Thanks for updates! What do you mean the inference time for seconds? is for the whole video? How about the inference time for each frame or FPS?

AlexeyAB commented 5 years ago

@i-chaochen This is a millisecond, I fixed )

i-chaochen commented 5 years ago

Interesting, it seems yolo_v3_spp_lstm has less BFLOPs(102) than yolo_v3_spp.cfg.txt (112), but it still slower...

AlexeyAB commented 5 years ago

@i-chaochen I removed some overheads (for calling a lot of functions and reading / writing to GPU-RAM) - I replaced these several functions for: f, i, g, o, c https://github.com/AlexeyAB/darknet/blob/b9ea49af250a3eab3b8775efa53db0f0ff063357/src/conv_lstm_layer.c#L866-L869 to the one fast function add_3_arrays_activate(float *a1, float *a2, float *a3, size_t size, ACTIVATION a, float *dst);

NickiBD commented 5 years ago

Hi @AlexeyAB I am trying to use yolo_v3_tiny_lstm.cfg to improve small object detection for videos .However I am getting the following error 14 Type not recognized: [conv_lstm] Unused field: 'batch_normalize = 1' Unused field: 'size = 3' Unused field: 'pad = 1' Unused field: 'output = 128' Unused field: 'peephole = 0' Unused field: 'activation = leaky' 15 Type not recognized: [conv_lstm] Unused field: 'batch_normalize = 1' Unused field: 'size = 3' Unused field: 'pad = 1' Unused field: 'output = 128' Unused field: 'peephole = 0' Unused field: 'activation = leaky'

Could you please advice me on this Many thanks

AlexeyAB commented 5 years ago

@NickiBD For these models you must use the latest version of this repository: https://github.com/AlexeyAB/darknet

NickiBD commented 5 years ago

@AlexeyAB

Thanks alot for the help .I will update my repository .

## Requirements
Carry on the forum thread about the YOLO LSTM models from the point where it stops.

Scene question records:
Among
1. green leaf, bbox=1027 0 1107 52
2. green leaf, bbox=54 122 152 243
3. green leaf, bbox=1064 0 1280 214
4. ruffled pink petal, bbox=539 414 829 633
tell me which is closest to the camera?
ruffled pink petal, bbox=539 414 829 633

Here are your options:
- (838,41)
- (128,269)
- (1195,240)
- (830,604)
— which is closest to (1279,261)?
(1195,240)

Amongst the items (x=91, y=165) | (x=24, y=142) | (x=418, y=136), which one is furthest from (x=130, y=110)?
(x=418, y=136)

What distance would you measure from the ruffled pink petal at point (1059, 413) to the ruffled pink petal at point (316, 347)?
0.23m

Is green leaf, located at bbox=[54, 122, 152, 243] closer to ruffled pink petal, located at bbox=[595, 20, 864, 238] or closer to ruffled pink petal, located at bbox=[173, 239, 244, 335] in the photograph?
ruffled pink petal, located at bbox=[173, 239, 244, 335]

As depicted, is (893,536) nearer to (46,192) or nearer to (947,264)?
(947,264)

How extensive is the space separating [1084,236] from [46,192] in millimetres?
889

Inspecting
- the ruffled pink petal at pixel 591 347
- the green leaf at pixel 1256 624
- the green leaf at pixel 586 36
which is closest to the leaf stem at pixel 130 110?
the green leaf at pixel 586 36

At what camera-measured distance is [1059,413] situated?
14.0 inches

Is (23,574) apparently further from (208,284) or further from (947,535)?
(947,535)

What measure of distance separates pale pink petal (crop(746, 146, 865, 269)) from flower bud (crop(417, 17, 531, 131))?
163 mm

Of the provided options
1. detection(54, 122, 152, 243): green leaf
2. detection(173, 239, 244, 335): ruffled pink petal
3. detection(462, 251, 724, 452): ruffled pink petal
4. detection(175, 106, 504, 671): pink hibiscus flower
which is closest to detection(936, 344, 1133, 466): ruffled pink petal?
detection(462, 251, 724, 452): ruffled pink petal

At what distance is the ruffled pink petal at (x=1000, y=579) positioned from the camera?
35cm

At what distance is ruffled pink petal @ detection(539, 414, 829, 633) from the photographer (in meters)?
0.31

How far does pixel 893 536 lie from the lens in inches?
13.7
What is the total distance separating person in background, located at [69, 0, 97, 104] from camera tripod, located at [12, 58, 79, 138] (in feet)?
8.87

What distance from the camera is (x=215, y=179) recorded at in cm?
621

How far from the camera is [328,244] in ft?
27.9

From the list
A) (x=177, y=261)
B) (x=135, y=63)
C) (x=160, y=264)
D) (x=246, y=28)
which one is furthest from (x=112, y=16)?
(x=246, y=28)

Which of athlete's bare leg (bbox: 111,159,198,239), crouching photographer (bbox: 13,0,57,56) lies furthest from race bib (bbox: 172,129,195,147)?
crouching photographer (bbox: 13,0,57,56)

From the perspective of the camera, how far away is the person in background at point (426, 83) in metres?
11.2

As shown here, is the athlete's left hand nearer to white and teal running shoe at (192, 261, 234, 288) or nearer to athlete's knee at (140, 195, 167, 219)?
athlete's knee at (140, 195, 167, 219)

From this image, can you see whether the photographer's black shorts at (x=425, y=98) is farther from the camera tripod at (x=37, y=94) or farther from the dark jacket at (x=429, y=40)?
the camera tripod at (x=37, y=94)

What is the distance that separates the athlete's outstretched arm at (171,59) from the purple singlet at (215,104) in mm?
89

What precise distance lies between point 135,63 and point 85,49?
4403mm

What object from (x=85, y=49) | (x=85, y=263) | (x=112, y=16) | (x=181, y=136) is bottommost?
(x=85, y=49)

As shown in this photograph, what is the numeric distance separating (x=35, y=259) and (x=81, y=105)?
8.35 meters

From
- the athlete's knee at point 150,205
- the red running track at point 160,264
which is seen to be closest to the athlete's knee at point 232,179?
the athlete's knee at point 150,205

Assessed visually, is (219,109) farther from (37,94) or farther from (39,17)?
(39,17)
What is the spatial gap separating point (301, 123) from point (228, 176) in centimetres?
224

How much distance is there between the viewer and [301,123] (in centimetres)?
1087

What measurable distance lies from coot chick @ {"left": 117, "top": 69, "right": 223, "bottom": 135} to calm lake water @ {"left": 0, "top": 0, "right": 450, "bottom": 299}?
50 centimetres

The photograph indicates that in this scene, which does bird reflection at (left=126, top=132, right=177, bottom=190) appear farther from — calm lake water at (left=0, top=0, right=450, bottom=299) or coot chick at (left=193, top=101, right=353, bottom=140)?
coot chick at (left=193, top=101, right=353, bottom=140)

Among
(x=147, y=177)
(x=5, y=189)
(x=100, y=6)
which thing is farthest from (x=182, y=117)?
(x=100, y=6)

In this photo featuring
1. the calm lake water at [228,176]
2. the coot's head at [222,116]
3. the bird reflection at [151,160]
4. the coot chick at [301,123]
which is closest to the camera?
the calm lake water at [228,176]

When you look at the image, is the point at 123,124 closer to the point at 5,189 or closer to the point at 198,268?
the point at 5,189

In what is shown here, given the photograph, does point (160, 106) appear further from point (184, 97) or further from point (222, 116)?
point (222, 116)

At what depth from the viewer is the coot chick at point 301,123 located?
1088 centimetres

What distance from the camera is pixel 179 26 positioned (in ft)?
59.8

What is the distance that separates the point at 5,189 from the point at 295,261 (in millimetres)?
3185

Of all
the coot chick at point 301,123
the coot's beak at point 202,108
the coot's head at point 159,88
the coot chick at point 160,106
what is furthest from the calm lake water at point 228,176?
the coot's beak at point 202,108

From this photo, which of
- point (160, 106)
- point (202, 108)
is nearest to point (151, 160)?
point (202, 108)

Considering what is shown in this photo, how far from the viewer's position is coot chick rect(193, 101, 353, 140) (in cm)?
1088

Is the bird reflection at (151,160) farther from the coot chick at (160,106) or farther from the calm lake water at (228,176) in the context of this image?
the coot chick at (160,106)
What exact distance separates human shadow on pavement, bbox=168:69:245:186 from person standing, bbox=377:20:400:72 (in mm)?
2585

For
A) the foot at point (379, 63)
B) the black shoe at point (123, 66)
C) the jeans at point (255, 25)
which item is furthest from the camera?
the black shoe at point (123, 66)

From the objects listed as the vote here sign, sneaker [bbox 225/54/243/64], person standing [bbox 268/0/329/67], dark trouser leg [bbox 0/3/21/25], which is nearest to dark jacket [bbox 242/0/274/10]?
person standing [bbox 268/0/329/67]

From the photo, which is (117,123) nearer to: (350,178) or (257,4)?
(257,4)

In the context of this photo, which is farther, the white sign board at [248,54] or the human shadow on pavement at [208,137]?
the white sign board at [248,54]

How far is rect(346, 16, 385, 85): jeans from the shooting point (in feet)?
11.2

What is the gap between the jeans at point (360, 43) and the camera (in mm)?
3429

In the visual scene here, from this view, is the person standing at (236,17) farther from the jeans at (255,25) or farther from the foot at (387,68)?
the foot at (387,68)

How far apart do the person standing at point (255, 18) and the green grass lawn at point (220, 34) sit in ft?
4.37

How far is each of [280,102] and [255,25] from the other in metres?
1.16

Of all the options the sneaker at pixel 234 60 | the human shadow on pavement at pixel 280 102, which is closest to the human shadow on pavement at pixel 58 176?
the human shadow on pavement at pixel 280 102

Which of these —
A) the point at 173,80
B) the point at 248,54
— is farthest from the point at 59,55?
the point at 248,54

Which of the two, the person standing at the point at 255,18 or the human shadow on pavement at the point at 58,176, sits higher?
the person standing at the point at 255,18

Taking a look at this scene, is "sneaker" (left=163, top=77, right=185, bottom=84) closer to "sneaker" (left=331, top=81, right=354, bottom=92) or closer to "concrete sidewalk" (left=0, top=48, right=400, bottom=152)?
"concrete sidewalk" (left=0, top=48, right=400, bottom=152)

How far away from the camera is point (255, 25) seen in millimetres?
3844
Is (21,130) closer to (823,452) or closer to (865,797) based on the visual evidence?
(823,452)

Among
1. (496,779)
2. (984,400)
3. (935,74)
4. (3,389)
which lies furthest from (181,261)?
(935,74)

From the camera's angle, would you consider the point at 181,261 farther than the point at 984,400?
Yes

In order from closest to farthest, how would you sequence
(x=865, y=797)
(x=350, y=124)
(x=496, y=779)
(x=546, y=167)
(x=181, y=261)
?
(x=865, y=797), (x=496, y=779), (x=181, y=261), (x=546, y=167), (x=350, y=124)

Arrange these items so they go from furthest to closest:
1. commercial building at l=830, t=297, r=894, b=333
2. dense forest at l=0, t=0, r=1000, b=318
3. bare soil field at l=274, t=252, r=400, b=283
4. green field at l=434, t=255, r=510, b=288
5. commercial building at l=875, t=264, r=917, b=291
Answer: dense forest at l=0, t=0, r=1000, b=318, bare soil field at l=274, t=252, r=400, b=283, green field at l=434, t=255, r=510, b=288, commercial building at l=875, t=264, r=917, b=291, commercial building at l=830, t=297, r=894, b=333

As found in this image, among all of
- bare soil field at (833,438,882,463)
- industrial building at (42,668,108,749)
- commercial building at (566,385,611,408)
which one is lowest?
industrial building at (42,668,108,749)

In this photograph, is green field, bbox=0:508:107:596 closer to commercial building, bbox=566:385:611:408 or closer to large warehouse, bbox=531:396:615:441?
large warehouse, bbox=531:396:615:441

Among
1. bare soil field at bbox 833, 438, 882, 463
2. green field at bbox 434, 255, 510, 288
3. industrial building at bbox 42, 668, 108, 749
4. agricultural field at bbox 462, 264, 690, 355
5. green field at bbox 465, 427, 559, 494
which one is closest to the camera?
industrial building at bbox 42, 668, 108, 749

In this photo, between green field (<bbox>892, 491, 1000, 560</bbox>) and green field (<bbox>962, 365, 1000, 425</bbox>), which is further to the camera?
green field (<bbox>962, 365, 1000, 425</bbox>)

## Answer to this task
passion3394 commented 5 years ago

@AlexeyAB hi, how did you run yolov3-tiny on the Pixel smart phone, could you give some tips? thanks very much.

NickiBD commented 5 years ago

Hi @AlexeyAB, I have trained yolo_v3_tiny_lstm.cfg and I want to convert it to .h5 and then to .tflite for the smart phone . However ,I am getting Unsupported section header type: conv_lstm_0 and unsupported operation while converting . I really need to solve this issue .Could you please advice me on this. Many thanks .

AlexeyAB commented 5 years ago

@NickiBD Hi,

Which repository and which script do you use for this conversion?

NickiBD commented 5 years ago

Hi @AlexeyAB, I am using the converter in Adamdad/keras-YOLOv3-mobilenet to convert to .h5 and it was converting for other models e.g. yolo-v3-tiny 3layers ,modified yolov3 ,... .Could you please tell me which converter to use .

Many thanks .

AlexeyAB commented 5 years ago

@NickiBD It is a new layer [conv_lstm], so there is no any converter yet that supports it.

You should request from the converter author for adding convLSTM-layer (with disabled peephole-connection) Or for adding convLSTM-layer (with peephole-connection) - but you should train with peephole=1 in each [lstm]-layer in yolo_v3_tiny_lstm.cfg It will use in Keras, or

So ask it from:

Keras: https://github.com/Adamdad/keras-YOLOv3-mobilenet
Pytorch: https://github.com/ultralytics/yolov3#darknet-conversion
TensorFlow: https://github.com/mystic123/tensorflow-yolo-v3 or https://github.com/jinyu121/DW2TF

As I see conv-LSTM is implemented in:

Keras - keras.layers.ConvLSTM2D (without peephole - it's good): https://keras.io/layers/recurrent/
TensorFlow - tf.contrib.rnn.ConvLSTMCell : https://www.tensorflow.org/api_docs/python/tf/contrib/rnn/ConvLSTMCell
Pytorch - isn't implemented yet: https://github.com/pytorch/pytorch/issues/1706

Conv-LSTM layer is based on this paper - Page 4: http://arxiv.org/abs/1506.04214v1 And can be used with peephole=1 or without peephole=0 Peehole-connection (red-boxes):

In peephole I use * - Convolution instead of o - Element-wise-product (Hadamard product), so convLSTM is still resizable - can be used with any network input resolution:

NickiBD commented 5 years ago

@AlexeyAB Thank you so much for all the info and the guidance .I truly appreciate it .

LukeAI commented 5 years ago

So could Yolov3_spp_pan.cfg be used with standard pretrained weights eg. coco ?

AlexeyAB commented 5 years ago

@LukeAI You must train yolov3_spp_pan.cfg from the begining by using one of pre-trained weights:

or darknet53.conv.74 that you can get from: http://pjreddie.com/media/files/darknet53.conv.74 (trained on ImageNet)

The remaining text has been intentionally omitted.